### EXCERPT TO READ
Angola 5 defendant takes plea bargain

Angola 5 defendant David D. Mathis pleaded guilty Friday to first-degree murder in a deal that spares him a possible death sentence for the 1999 slaying of a Louisiana State Penitentiary security officer.

Mathis, 36, entered the plea before Judge Jerome Winsberg, ending a lengthy round of defensive maneuvers and the possibility of a drawn-out trial beginning in late September.

Mathis was among a group of Angola Camp D inmates whose botched escape plan resulted in the beating and stabbing death of Capt. David C. Knapps, 49, in a restroom of the camp’s Education Building.

Winsberg immediately sentenced Mathis on Friday to a life sentence without benefit of probation, parole or suspension of sentence and ordered that it be served “consecutively to any other sentence you are serving.”

The wording has greater significance in Mathis’ case than perhaps in others involving inmates with multiple life sentences.

His defense attorneys are challenging his second-degree murder conviction and life sentence in the 1992 slaying of his adoptive grandmother in Baker, when Mathis was 15.

Defense attorney Jim Boren said Mathis was mentally incompetent in 1992 and should have been found “not guilty by reason of insanity.”

The U.S. Supreme Court recently ruled that a life sentence without the possibility of parole is unconstitutional for juvenile offenders.

Boren said a hearing in that case is scheduled before East Baton Rouge Parish Juvenile Court Judge Kathleen Richey on Monday.

The would-be escapees also held two other officers as hostages until Angola’s riot control team rescued them. Officers storming the Education Building found Mathis and inmate Joel Durham holding one of the hostages in an inmate property storage room.

The entry team killed Durham, 26, and shot Mathis in the face.

Jefferson Parish District Attorney Paul Connick took over prosecution of the case, which had languished without formal indictments until Sam D’Aquilla became the district attorney for East and West Feliciana parishes in 2003.

D’Aquilla cannot prosecute the case himself because he briefly represented one of the defendants while serving as a public defense attorney.

Christine Gauf, one of Knapps’ sisters, said Connick made the decision to allow Mathis to plead guilty.

“They didn’t know if they could push it to the death penalty. We don’t think he should have got off, but there’s nothing we can do,” Gauf said after court adjourned Friday.

Testimony and evidence in earlier trials and hearings revealed that Mathis, unlike his co-defendants, did not have Knapps’ blood on his clothing. Also, no witness has testified that Mathis took part in the attack on Knapps.

“The killing of Capt. Knapps was a tragedy, and David Mathis is deeply sorry about the loss the Knapps family has suffered,” said Rachel Conner, a Mathis attorney since 2005.

### WRITTEN INSTRUCTION 1
Reproduce the article on the Angola 5 plea bargain from "Angola 5 defendant takes" up to and including "in late September.", substituting "the presiding judge" for "Judge Jerome Winsberg".
### WRITTEN INSTRUCTION 2
According to the article on the Angola 5 plea bargain, where was Capt. David C. Knapps killed?
### WRITTEN INSTRUCTION 3
Write the next part of the article on the Angola 5 plea bargain, picking up after its final sentence.

(Outline labeling records)
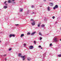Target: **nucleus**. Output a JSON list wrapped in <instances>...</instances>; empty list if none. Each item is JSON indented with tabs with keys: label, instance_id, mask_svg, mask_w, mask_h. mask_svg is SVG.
I'll use <instances>...</instances> for the list:
<instances>
[{
	"label": "nucleus",
	"instance_id": "nucleus-1",
	"mask_svg": "<svg viewBox=\"0 0 61 61\" xmlns=\"http://www.w3.org/2000/svg\"><path fill=\"white\" fill-rule=\"evenodd\" d=\"M18 56H21V58H23V60H25V56H22V54H21V53H19L18 54Z\"/></svg>",
	"mask_w": 61,
	"mask_h": 61
},
{
	"label": "nucleus",
	"instance_id": "nucleus-2",
	"mask_svg": "<svg viewBox=\"0 0 61 61\" xmlns=\"http://www.w3.org/2000/svg\"><path fill=\"white\" fill-rule=\"evenodd\" d=\"M58 8V5H56L55 7H53V9H56V8Z\"/></svg>",
	"mask_w": 61,
	"mask_h": 61
},
{
	"label": "nucleus",
	"instance_id": "nucleus-3",
	"mask_svg": "<svg viewBox=\"0 0 61 61\" xmlns=\"http://www.w3.org/2000/svg\"><path fill=\"white\" fill-rule=\"evenodd\" d=\"M12 36H13V37H15V36L14 35H13L12 34H10L9 36V37L10 38V37H11Z\"/></svg>",
	"mask_w": 61,
	"mask_h": 61
},
{
	"label": "nucleus",
	"instance_id": "nucleus-4",
	"mask_svg": "<svg viewBox=\"0 0 61 61\" xmlns=\"http://www.w3.org/2000/svg\"><path fill=\"white\" fill-rule=\"evenodd\" d=\"M36 33V31H34L33 32V33H31V36H33V35H35V34Z\"/></svg>",
	"mask_w": 61,
	"mask_h": 61
},
{
	"label": "nucleus",
	"instance_id": "nucleus-5",
	"mask_svg": "<svg viewBox=\"0 0 61 61\" xmlns=\"http://www.w3.org/2000/svg\"><path fill=\"white\" fill-rule=\"evenodd\" d=\"M33 48H33V46H30L29 47V48L30 49H33Z\"/></svg>",
	"mask_w": 61,
	"mask_h": 61
},
{
	"label": "nucleus",
	"instance_id": "nucleus-6",
	"mask_svg": "<svg viewBox=\"0 0 61 61\" xmlns=\"http://www.w3.org/2000/svg\"><path fill=\"white\" fill-rule=\"evenodd\" d=\"M12 1L11 0H9L8 1V3H12Z\"/></svg>",
	"mask_w": 61,
	"mask_h": 61
},
{
	"label": "nucleus",
	"instance_id": "nucleus-7",
	"mask_svg": "<svg viewBox=\"0 0 61 61\" xmlns=\"http://www.w3.org/2000/svg\"><path fill=\"white\" fill-rule=\"evenodd\" d=\"M7 1H5V2L4 3V4L5 5H7V4L6 3Z\"/></svg>",
	"mask_w": 61,
	"mask_h": 61
},
{
	"label": "nucleus",
	"instance_id": "nucleus-8",
	"mask_svg": "<svg viewBox=\"0 0 61 61\" xmlns=\"http://www.w3.org/2000/svg\"><path fill=\"white\" fill-rule=\"evenodd\" d=\"M35 22H33L31 23V25H35Z\"/></svg>",
	"mask_w": 61,
	"mask_h": 61
},
{
	"label": "nucleus",
	"instance_id": "nucleus-9",
	"mask_svg": "<svg viewBox=\"0 0 61 61\" xmlns=\"http://www.w3.org/2000/svg\"><path fill=\"white\" fill-rule=\"evenodd\" d=\"M54 41L55 42H57V38H55L54 39Z\"/></svg>",
	"mask_w": 61,
	"mask_h": 61
},
{
	"label": "nucleus",
	"instance_id": "nucleus-10",
	"mask_svg": "<svg viewBox=\"0 0 61 61\" xmlns=\"http://www.w3.org/2000/svg\"><path fill=\"white\" fill-rule=\"evenodd\" d=\"M47 9L48 11H49L50 10V7H48V8Z\"/></svg>",
	"mask_w": 61,
	"mask_h": 61
},
{
	"label": "nucleus",
	"instance_id": "nucleus-11",
	"mask_svg": "<svg viewBox=\"0 0 61 61\" xmlns=\"http://www.w3.org/2000/svg\"><path fill=\"white\" fill-rule=\"evenodd\" d=\"M4 8L5 9H6V8H7V6H4Z\"/></svg>",
	"mask_w": 61,
	"mask_h": 61
},
{
	"label": "nucleus",
	"instance_id": "nucleus-12",
	"mask_svg": "<svg viewBox=\"0 0 61 61\" xmlns=\"http://www.w3.org/2000/svg\"><path fill=\"white\" fill-rule=\"evenodd\" d=\"M24 36V34H22L20 36V37H23V36Z\"/></svg>",
	"mask_w": 61,
	"mask_h": 61
},
{
	"label": "nucleus",
	"instance_id": "nucleus-13",
	"mask_svg": "<svg viewBox=\"0 0 61 61\" xmlns=\"http://www.w3.org/2000/svg\"><path fill=\"white\" fill-rule=\"evenodd\" d=\"M50 5H51V6H53V3H50Z\"/></svg>",
	"mask_w": 61,
	"mask_h": 61
},
{
	"label": "nucleus",
	"instance_id": "nucleus-14",
	"mask_svg": "<svg viewBox=\"0 0 61 61\" xmlns=\"http://www.w3.org/2000/svg\"><path fill=\"white\" fill-rule=\"evenodd\" d=\"M40 23H39L38 25V27H40Z\"/></svg>",
	"mask_w": 61,
	"mask_h": 61
},
{
	"label": "nucleus",
	"instance_id": "nucleus-15",
	"mask_svg": "<svg viewBox=\"0 0 61 61\" xmlns=\"http://www.w3.org/2000/svg\"><path fill=\"white\" fill-rule=\"evenodd\" d=\"M27 59L28 61H29L30 60H31V59L30 58H27Z\"/></svg>",
	"mask_w": 61,
	"mask_h": 61
},
{
	"label": "nucleus",
	"instance_id": "nucleus-16",
	"mask_svg": "<svg viewBox=\"0 0 61 61\" xmlns=\"http://www.w3.org/2000/svg\"><path fill=\"white\" fill-rule=\"evenodd\" d=\"M61 55H57L58 57H61Z\"/></svg>",
	"mask_w": 61,
	"mask_h": 61
},
{
	"label": "nucleus",
	"instance_id": "nucleus-17",
	"mask_svg": "<svg viewBox=\"0 0 61 61\" xmlns=\"http://www.w3.org/2000/svg\"><path fill=\"white\" fill-rule=\"evenodd\" d=\"M20 12H22L23 11V9H20Z\"/></svg>",
	"mask_w": 61,
	"mask_h": 61
},
{
	"label": "nucleus",
	"instance_id": "nucleus-18",
	"mask_svg": "<svg viewBox=\"0 0 61 61\" xmlns=\"http://www.w3.org/2000/svg\"><path fill=\"white\" fill-rule=\"evenodd\" d=\"M30 35V33L29 32H28L27 34V35Z\"/></svg>",
	"mask_w": 61,
	"mask_h": 61
},
{
	"label": "nucleus",
	"instance_id": "nucleus-19",
	"mask_svg": "<svg viewBox=\"0 0 61 61\" xmlns=\"http://www.w3.org/2000/svg\"><path fill=\"white\" fill-rule=\"evenodd\" d=\"M41 27H44L45 26V25L43 24L41 25Z\"/></svg>",
	"mask_w": 61,
	"mask_h": 61
},
{
	"label": "nucleus",
	"instance_id": "nucleus-20",
	"mask_svg": "<svg viewBox=\"0 0 61 61\" xmlns=\"http://www.w3.org/2000/svg\"><path fill=\"white\" fill-rule=\"evenodd\" d=\"M26 44L25 43L23 44V46H26Z\"/></svg>",
	"mask_w": 61,
	"mask_h": 61
},
{
	"label": "nucleus",
	"instance_id": "nucleus-21",
	"mask_svg": "<svg viewBox=\"0 0 61 61\" xmlns=\"http://www.w3.org/2000/svg\"><path fill=\"white\" fill-rule=\"evenodd\" d=\"M52 46V44L51 43L50 45V46Z\"/></svg>",
	"mask_w": 61,
	"mask_h": 61
},
{
	"label": "nucleus",
	"instance_id": "nucleus-22",
	"mask_svg": "<svg viewBox=\"0 0 61 61\" xmlns=\"http://www.w3.org/2000/svg\"><path fill=\"white\" fill-rule=\"evenodd\" d=\"M39 34L40 35H42V34H41V32H39Z\"/></svg>",
	"mask_w": 61,
	"mask_h": 61
},
{
	"label": "nucleus",
	"instance_id": "nucleus-23",
	"mask_svg": "<svg viewBox=\"0 0 61 61\" xmlns=\"http://www.w3.org/2000/svg\"><path fill=\"white\" fill-rule=\"evenodd\" d=\"M34 20L33 19H31L30 20V21H34Z\"/></svg>",
	"mask_w": 61,
	"mask_h": 61
},
{
	"label": "nucleus",
	"instance_id": "nucleus-24",
	"mask_svg": "<svg viewBox=\"0 0 61 61\" xmlns=\"http://www.w3.org/2000/svg\"><path fill=\"white\" fill-rule=\"evenodd\" d=\"M34 43L35 44H36V41H34Z\"/></svg>",
	"mask_w": 61,
	"mask_h": 61
},
{
	"label": "nucleus",
	"instance_id": "nucleus-25",
	"mask_svg": "<svg viewBox=\"0 0 61 61\" xmlns=\"http://www.w3.org/2000/svg\"><path fill=\"white\" fill-rule=\"evenodd\" d=\"M40 40H42V38L41 37H40Z\"/></svg>",
	"mask_w": 61,
	"mask_h": 61
},
{
	"label": "nucleus",
	"instance_id": "nucleus-26",
	"mask_svg": "<svg viewBox=\"0 0 61 61\" xmlns=\"http://www.w3.org/2000/svg\"><path fill=\"white\" fill-rule=\"evenodd\" d=\"M46 53H45L44 54H43V56H46Z\"/></svg>",
	"mask_w": 61,
	"mask_h": 61
},
{
	"label": "nucleus",
	"instance_id": "nucleus-27",
	"mask_svg": "<svg viewBox=\"0 0 61 61\" xmlns=\"http://www.w3.org/2000/svg\"><path fill=\"white\" fill-rule=\"evenodd\" d=\"M38 46H39V47H40V48H41V46L40 45Z\"/></svg>",
	"mask_w": 61,
	"mask_h": 61
},
{
	"label": "nucleus",
	"instance_id": "nucleus-28",
	"mask_svg": "<svg viewBox=\"0 0 61 61\" xmlns=\"http://www.w3.org/2000/svg\"><path fill=\"white\" fill-rule=\"evenodd\" d=\"M12 50V49H11V48L9 49V51H10V50Z\"/></svg>",
	"mask_w": 61,
	"mask_h": 61
},
{
	"label": "nucleus",
	"instance_id": "nucleus-29",
	"mask_svg": "<svg viewBox=\"0 0 61 61\" xmlns=\"http://www.w3.org/2000/svg\"><path fill=\"white\" fill-rule=\"evenodd\" d=\"M4 56H6V54L4 55H3Z\"/></svg>",
	"mask_w": 61,
	"mask_h": 61
},
{
	"label": "nucleus",
	"instance_id": "nucleus-30",
	"mask_svg": "<svg viewBox=\"0 0 61 61\" xmlns=\"http://www.w3.org/2000/svg\"><path fill=\"white\" fill-rule=\"evenodd\" d=\"M52 18L53 19H54L55 18V16H53L52 17Z\"/></svg>",
	"mask_w": 61,
	"mask_h": 61
},
{
	"label": "nucleus",
	"instance_id": "nucleus-31",
	"mask_svg": "<svg viewBox=\"0 0 61 61\" xmlns=\"http://www.w3.org/2000/svg\"><path fill=\"white\" fill-rule=\"evenodd\" d=\"M15 25L18 26V25H19V24H15Z\"/></svg>",
	"mask_w": 61,
	"mask_h": 61
},
{
	"label": "nucleus",
	"instance_id": "nucleus-32",
	"mask_svg": "<svg viewBox=\"0 0 61 61\" xmlns=\"http://www.w3.org/2000/svg\"><path fill=\"white\" fill-rule=\"evenodd\" d=\"M32 8H34V6H32Z\"/></svg>",
	"mask_w": 61,
	"mask_h": 61
},
{
	"label": "nucleus",
	"instance_id": "nucleus-33",
	"mask_svg": "<svg viewBox=\"0 0 61 61\" xmlns=\"http://www.w3.org/2000/svg\"><path fill=\"white\" fill-rule=\"evenodd\" d=\"M27 12H26L25 13V15H26V14H27Z\"/></svg>",
	"mask_w": 61,
	"mask_h": 61
},
{
	"label": "nucleus",
	"instance_id": "nucleus-34",
	"mask_svg": "<svg viewBox=\"0 0 61 61\" xmlns=\"http://www.w3.org/2000/svg\"><path fill=\"white\" fill-rule=\"evenodd\" d=\"M57 21H56V22H55V24H57Z\"/></svg>",
	"mask_w": 61,
	"mask_h": 61
},
{
	"label": "nucleus",
	"instance_id": "nucleus-35",
	"mask_svg": "<svg viewBox=\"0 0 61 61\" xmlns=\"http://www.w3.org/2000/svg\"><path fill=\"white\" fill-rule=\"evenodd\" d=\"M34 14V12H33L32 13V14Z\"/></svg>",
	"mask_w": 61,
	"mask_h": 61
},
{
	"label": "nucleus",
	"instance_id": "nucleus-36",
	"mask_svg": "<svg viewBox=\"0 0 61 61\" xmlns=\"http://www.w3.org/2000/svg\"><path fill=\"white\" fill-rule=\"evenodd\" d=\"M43 1H44V2H45L46 1V0H43Z\"/></svg>",
	"mask_w": 61,
	"mask_h": 61
},
{
	"label": "nucleus",
	"instance_id": "nucleus-37",
	"mask_svg": "<svg viewBox=\"0 0 61 61\" xmlns=\"http://www.w3.org/2000/svg\"><path fill=\"white\" fill-rule=\"evenodd\" d=\"M5 61H6V59L5 58Z\"/></svg>",
	"mask_w": 61,
	"mask_h": 61
},
{
	"label": "nucleus",
	"instance_id": "nucleus-38",
	"mask_svg": "<svg viewBox=\"0 0 61 61\" xmlns=\"http://www.w3.org/2000/svg\"><path fill=\"white\" fill-rule=\"evenodd\" d=\"M40 7H42V6H40Z\"/></svg>",
	"mask_w": 61,
	"mask_h": 61
},
{
	"label": "nucleus",
	"instance_id": "nucleus-39",
	"mask_svg": "<svg viewBox=\"0 0 61 61\" xmlns=\"http://www.w3.org/2000/svg\"><path fill=\"white\" fill-rule=\"evenodd\" d=\"M0 34H1V33H2V32H0Z\"/></svg>",
	"mask_w": 61,
	"mask_h": 61
},
{
	"label": "nucleus",
	"instance_id": "nucleus-40",
	"mask_svg": "<svg viewBox=\"0 0 61 61\" xmlns=\"http://www.w3.org/2000/svg\"><path fill=\"white\" fill-rule=\"evenodd\" d=\"M43 49V48L41 47V49Z\"/></svg>",
	"mask_w": 61,
	"mask_h": 61
},
{
	"label": "nucleus",
	"instance_id": "nucleus-41",
	"mask_svg": "<svg viewBox=\"0 0 61 61\" xmlns=\"http://www.w3.org/2000/svg\"><path fill=\"white\" fill-rule=\"evenodd\" d=\"M1 41H0V43H1Z\"/></svg>",
	"mask_w": 61,
	"mask_h": 61
},
{
	"label": "nucleus",
	"instance_id": "nucleus-42",
	"mask_svg": "<svg viewBox=\"0 0 61 61\" xmlns=\"http://www.w3.org/2000/svg\"><path fill=\"white\" fill-rule=\"evenodd\" d=\"M49 1H52V0H49Z\"/></svg>",
	"mask_w": 61,
	"mask_h": 61
},
{
	"label": "nucleus",
	"instance_id": "nucleus-43",
	"mask_svg": "<svg viewBox=\"0 0 61 61\" xmlns=\"http://www.w3.org/2000/svg\"><path fill=\"white\" fill-rule=\"evenodd\" d=\"M15 0H12V1H14Z\"/></svg>",
	"mask_w": 61,
	"mask_h": 61
},
{
	"label": "nucleus",
	"instance_id": "nucleus-44",
	"mask_svg": "<svg viewBox=\"0 0 61 61\" xmlns=\"http://www.w3.org/2000/svg\"><path fill=\"white\" fill-rule=\"evenodd\" d=\"M14 3H15V2H14Z\"/></svg>",
	"mask_w": 61,
	"mask_h": 61
},
{
	"label": "nucleus",
	"instance_id": "nucleus-45",
	"mask_svg": "<svg viewBox=\"0 0 61 61\" xmlns=\"http://www.w3.org/2000/svg\"><path fill=\"white\" fill-rule=\"evenodd\" d=\"M60 41H61V39L60 40Z\"/></svg>",
	"mask_w": 61,
	"mask_h": 61
},
{
	"label": "nucleus",
	"instance_id": "nucleus-46",
	"mask_svg": "<svg viewBox=\"0 0 61 61\" xmlns=\"http://www.w3.org/2000/svg\"><path fill=\"white\" fill-rule=\"evenodd\" d=\"M1 56H3L2 55H1Z\"/></svg>",
	"mask_w": 61,
	"mask_h": 61
},
{
	"label": "nucleus",
	"instance_id": "nucleus-47",
	"mask_svg": "<svg viewBox=\"0 0 61 61\" xmlns=\"http://www.w3.org/2000/svg\"><path fill=\"white\" fill-rule=\"evenodd\" d=\"M28 12H29V10H28Z\"/></svg>",
	"mask_w": 61,
	"mask_h": 61
},
{
	"label": "nucleus",
	"instance_id": "nucleus-48",
	"mask_svg": "<svg viewBox=\"0 0 61 61\" xmlns=\"http://www.w3.org/2000/svg\"><path fill=\"white\" fill-rule=\"evenodd\" d=\"M0 10H1V9H0Z\"/></svg>",
	"mask_w": 61,
	"mask_h": 61
}]
</instances>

### REPLY 1
Angola 5 defendant takes plea bargain

Angola 5 defendant David D. Mathis pleaded guilty Friday to first-degree murder in a deal that spares him a possible death sentence for the 1999 slaying of a Louisiana State Penitentiary security officer.

Mathis, 36, entered the plea before the presiding judge, ending a lengthy round of defensive maneuvers and the possibility of a drawn-out trial beginning in late September.

### REPLY 2
In a restroom of the Education Building at Angola Camp D.

### REPLY 3
“This is a just outcome, and hopefully takes into account David Mathis’ role in the offense, and hopefully will provide closure to the entire Knapps family,” Conner said.

The Jefferson Parish prosecution team, headed by Tommy Block, has obtained three convictions and two death sentences against the Angola 5 since May 2011.

Juries, which have been chosen in St. Tammany Parish, returned death sentences against Jeffrey Clark, 52, and David Brown, 39, while Robert G. Carley, 44, received a second life sentence when his jury had at least one holdout opposed to the death penalty.

“We believe we could have proven the (Mathis) case,” Block said after court.

“But anytime an offer is made to plead guilty to the charge, which is what happened here, serious consideration must be given to that offer,” Block said, adding that Mathis admitted he was a principal to Knapps’ murder and will spend the rest of his life locked “in a cell for 23 hours a day.”

The prosecution team lost two key members last month when the Caddo Parish district attorney forced two assistants, Hugo Holland and Lea Hall, to resign over a dispute about rifles obtained from a state surplus property agency.

Block said Connick has not made a decision whether to ask Holland and Hall to assist in prosecuting the remaining Angola 5 defendant, Barry Edge, 52, whose trial is scheduled for January.

Block said he and prosecutor Mike Futtrell will go back to Jefferson Parish and “begin preparing for his trial in January for his role in this murder.”

Three members of the Knapps family said in letters filed in court that the defendants took a man whose music and humor was the life of numerous family gatherings.

In addition to a family member, the inmates took the life of a “man in blue” committed to the duty of confining the people society says are not capable of living in freedom, niece Cindy Vannoy wrote.

“That could have been any one of us in that bathroom: me, my mom, my dad, my husband,” said Vannoy, one of many Knapps family members who are employed in corrections.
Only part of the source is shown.